Desde su pequeña, pero profunda parcela en este periódico Haro , que se parece a tan poca gente, ha demostrado que posee lo más preciado para un periodista anti-corriente como él: lectores. «Bueno, muchos son hereditarios, gente que me sigue por lo del teatro, los abuelos, muchos inconformistas. Que saben que lo que quiero es ser una persona hasta que me muera, uno que dice lo que piensa, que no miente». ¿Y esa fama de pesimista? Aunque nunca, añado, había podido apreciar un pesimismo tan estimulante como el suyo. «Es que no soy pesimista en absoluto. ¿Me has leído hoy? Estoy ahí, cada mañana. Si fuera pesimista dejaría de mirar, de escribir».

Hay en Hijo del siglo ráfagas punzantes y sobrias, de sus propias penalidades: la muerte de cuatro hijos. ¿Cómo se sobrepone uno a semejante dolor? Reflexiona: «Sabiendo que la vida es eso, dolor. A lo mejor es el vivir bien lo que te embota y te atonta. Yo no he visto vivir bien más que a los tontos, presidentes de banco y gente así».

En la quieta semioscuridad el bar del Palace («Lo han reformado, antes estaba cerca de la entrada. ¿Tú también te acuerdas? Y esos libros, detrás de la barra, son nuevos, y parecen de mentira, como los de teatro»), Eduardo Haro Tecglen cabecea: «No me acostumbro a verte tomar notas mientras hablamos. No lo hagas», dice. Le respondo que mi memoria ya no es la que era.

Se ríe. Dice en su libro: «Escribo sobre lo que pasó, y lo escribo desde hoy, como lo siento hoy y como corresponde a la textura que tengo hoy. Con unos recuerdos: están deteriorados». Coqueterías de autor, pienso yo.
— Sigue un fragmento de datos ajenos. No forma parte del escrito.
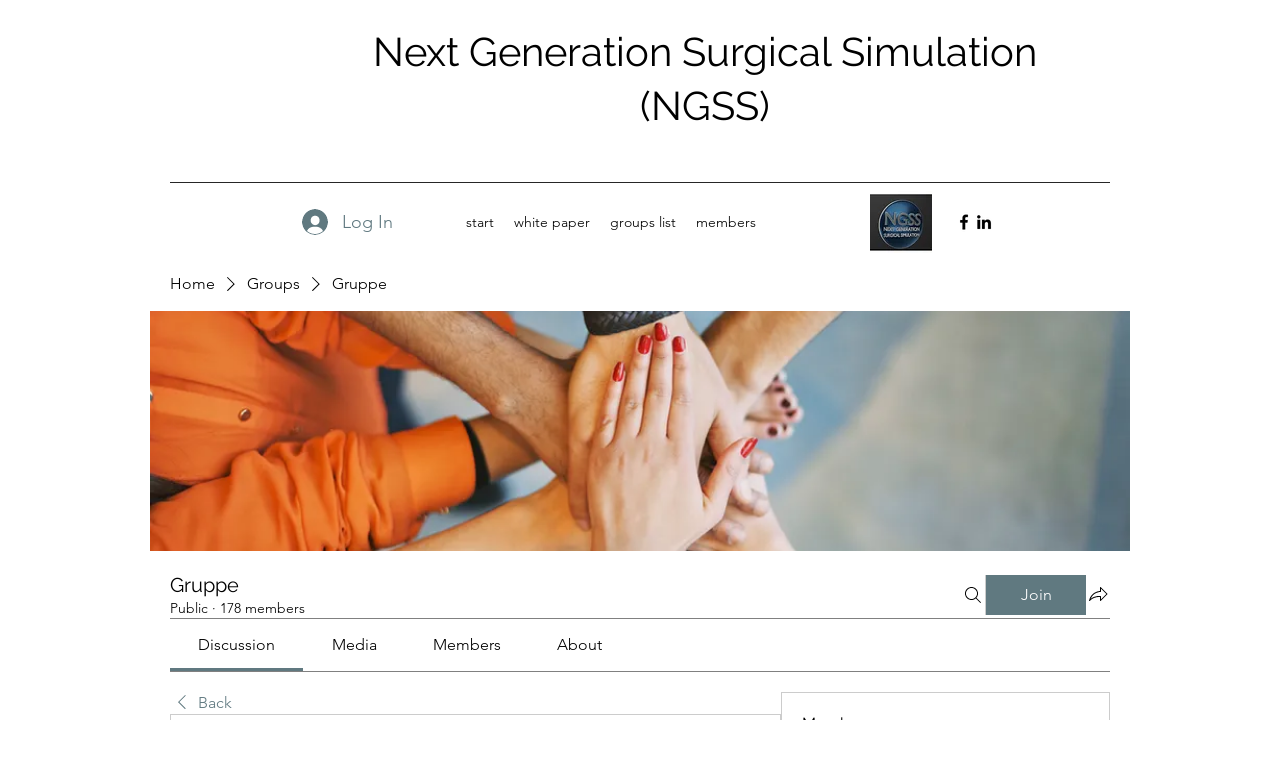

--- FILE ---
content_type: application/javascript
request_url: https://static.parastorage.com/services/social-groups-ooi/5.767.0/client-viewer/ricos_plugin_linkPreview.chunk.min.js
body_size: 546
content:
"use strict";(("undefined"!=typeof self?self:this).webpackJsonp__wix_social_groups_ooi=("undefined"!=typeof self?self:this).webpackJsonp__wix_social_groups_ooi||[]).push([[9432],{88274:()=>{},82440:(e,i,t)=>{t.d(i,{Hb:()=>d,Hm:()=>N,LR:()=>_,Lj:()=>p,MV:()=>C,QM:()=>g,Qv:()=>n,R8:()=>I,_y:()=>k,bK:()=>b,bt:()=>u,eb:()=>A,fA:()=>E,g:()=>m,g4:()=>o,gt:()=>w,jX:()=>y,lL:()=>f,lg:()=>c,np:()=>v,qt:()=>a,qy:()=>s,sV:()=>h,ud:()=>l,uw:()=>P,zr:()=>r});const n="insert-instagram-button",r="insert-twitter-button",l="insert-pinterest-button",o="insert-facebook-button",s="insert-tiktok-button",a="social-embed-upload-modal",p="social-embed-upload-modal-input",k="action-button-save",u="link-preview-viewer",c="plugin-toolbar-replace-to-link-button",d="plugin-toolbar-unlink-button",v="settings-linkpreview-image-display-toggle",w="settings-linkpreview-image-position-left-thumbnail",g="settings-linkpreview-image-position-top-thumbnail",b="settings-linkpreview-image-position-right-thumbnail",m="settings-linkpreview-title-color-picker-trigger",h="settings-linkpreview-subtitle-color-picker-trigger",P="settings-linkpreview-link-color-picker-trigger",f="settings-linkpreview-background-color-input",E="settings-linkpreview-background-color-trigger",I="settings-linkpreview-border-color-input",_="settings-linkpreview-border-color-trigger",A="settings-linkpreview-border-width-input",N="settings-linkpreview-corner-radius-input",C="settings-linkpreview-tabs",y="settings-linkpreview-modal"},2652:(e,i,t)=>{t.d(i,{A:()=>n});var n={fontElementMap:"ghpHh",linkPreviewContainer:"joHIh",linkPreview:"eiZbl",linkPreviewImage:"M6gDv",linkPreviewPlaceholder:"_6gvfV",linkPreviewInfo:"zIszN",linkPreviewTitle:"ekp20",linkPreviewDescription:"Evp3v",linkPreviewUrl:"N-xz3",linkPreviewResponsiveImage:"_3eum6",loadingContainer:"qhQeu",errorIcon:"_2JZBt",errorInfo:"aF0fK",errorContainer:"H3PNO",overlay:"_-51CR",thumbnailEnd:"bPVZk",thumbnailStart:"KGJVF",thumbnailTop:"_7V6XB"}},70736:(e,i,t)=>{t.r(i),t.d(i,{LinkPreview:()=>o,default:()=>s});var n=t(60751),r=t(418),l=t(82302);t(88274);const o=({node:e,nodeIndex:i,NodeViewContainer:t})=>{const{helpers:o}=(0,n.useContext)(r.u);return n.createElement(t,{node:e,nodeIndex:i},n.createElement(l.z,{node:e,helpers:o}))};var s=o},82302:(e,i,t)=>{t.d(i,{z:()=>k});var n=t(60751),r=t(65054),l=t(96279),o=t(82440),s=t(2652),a=t(72664),p=t(54449);const k=({node:e,helpers:i})=>{const{title:t="",description:k,thumbnailUrl:u,link:c,styles:d}=e.linkPreviewData;return n.createElement("div",{className:s.A.linkPreviewContainer,"data-hook":o.bt,style:{"--link-preview-border-width":`${d?.borderWidth??1}px`,"--link-preview-border-color":d?.borderColor??"#00000033","--link-preview-bg-color":d?.backgroundColor??"#FFFFFF00","--link-preview-border-radius":`${d?.borderRadius??0}px`,"--link-preview-link-color":d?.linkColor,"--link-preview-title-color":d?.titleColor,"--link-preview-subtitle-color":d?.subtitleColor}},n.createElement("figure",{className:`${s.A.linkPreview} ${"END"===d?.thumbnailPosition?s.A.thumbnailEnd:"START"===d?.thumbnailPosition?s.A.thumbnailStart:"TOP"===d?.thumbnailPosition?s.A.thumbnailTop:""}`,onClick:()=>{"LINK_PREVIEW"===e.type&&i?.onViewerAction?.(a.$,"Click",e.linkPreviewData.link?.url||"",e.id,{type:r.A.LINK_PREVIEW,linkPreviewData:e.linkPreviewData})},style:{height:"auto",alignItems:"TOP"===d?.thumbnailPosition?"center":void 0}},u&&"HIDDEN"!==d?.thumbnailPosition&&n.createElement(l.A,{containerProps:{className:"TOP"===d?.thumbnailPosition?s.A.linkPreviewResponsiveImage:s.A.linkPreviewImage},uri:u,width:400,height:200,displayMode:"fill",alt:t}),n.createElement("section",{className:s.A.linkPreviewInfo},n.createElement("div",{className:s.A.linkPreviewUrl,dir:"auto"},(0,p.Tm)((0,p.Ln)(c?.url)||c?.url||"")),n.createElement("figcaption",{className:s.A.linkPreviewTitle,dir:"auto"},t),k&&n.createElement("div",{className:s.A.linkPreviewDescription,dir:"auto"},k))))}},54449:(e,i,t)=>{t.d(i,{Ln:()=>n,Tm:()=>r});const n=e=>e?(e=>/^https:/.test(e))(e)||(e=>/^http:/.test(e))(e)?new URL(e).host:new URL(`http://${e}`).host:e,r=e=>e.replace(/^https?:\/\//,"")}}]);
//# sourceMappingURL=ricos_plugin_linkPreview.chunk.min.js.map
Manteniendo un perfecto equilibrio entre lo personal y lo global, el maestro Haro realiza un relato imprescindible de la historia.

«No, no soy pesimista», insiste Eduardo Haro Tecglen, ya casi al final de nuestra entrevista. «Es más, creo que en este condenado siglo, que trato de medio contar como puedo, un montón de utopías del siglo pasado se cumplen. El voto para la mujer, el feminismo. El aborto, mal que bien, pero ahí está. Las parejas anarquistas de la Barcelona de principios de siglo, los padres de nuestra Federica Montseny, que vivían amancebados: hoy es lo corriente entre las buenas familias de las buenas clases. Y como nada pasa en vano, mucho antes de que se cumplan las utopías, en la Inglaterra de la Segunda Guerra Mundial, las clases se mezclan. Y por eso Churchill, que era el ídolo de Europa porque era el civil militarizado, perdió las elecciones: porque los ingleses no le votaron, debido a que el obrero había estado en la guerra al lado de los señores de la clase alta. Y esa guerra civil nuestra que perdemos, no la perdemos del todo: hasta Franco tuvo que hacer algo de lo que pedía el antagonista».

Sonríe, satisfecho de haberme demostrado que su pesimismo es un mito. No era necesario: su forma de ver las cosas, como ha escrito recientemente un lector, en una carta de apoyo, es la que es y la necesitamos. Si no existiera Eduardo Haro Tecglen, habría que inventarlo. Y sin cambiarle la forma en que ve la vida, el mundo, el siglo. La forma en que se expresa.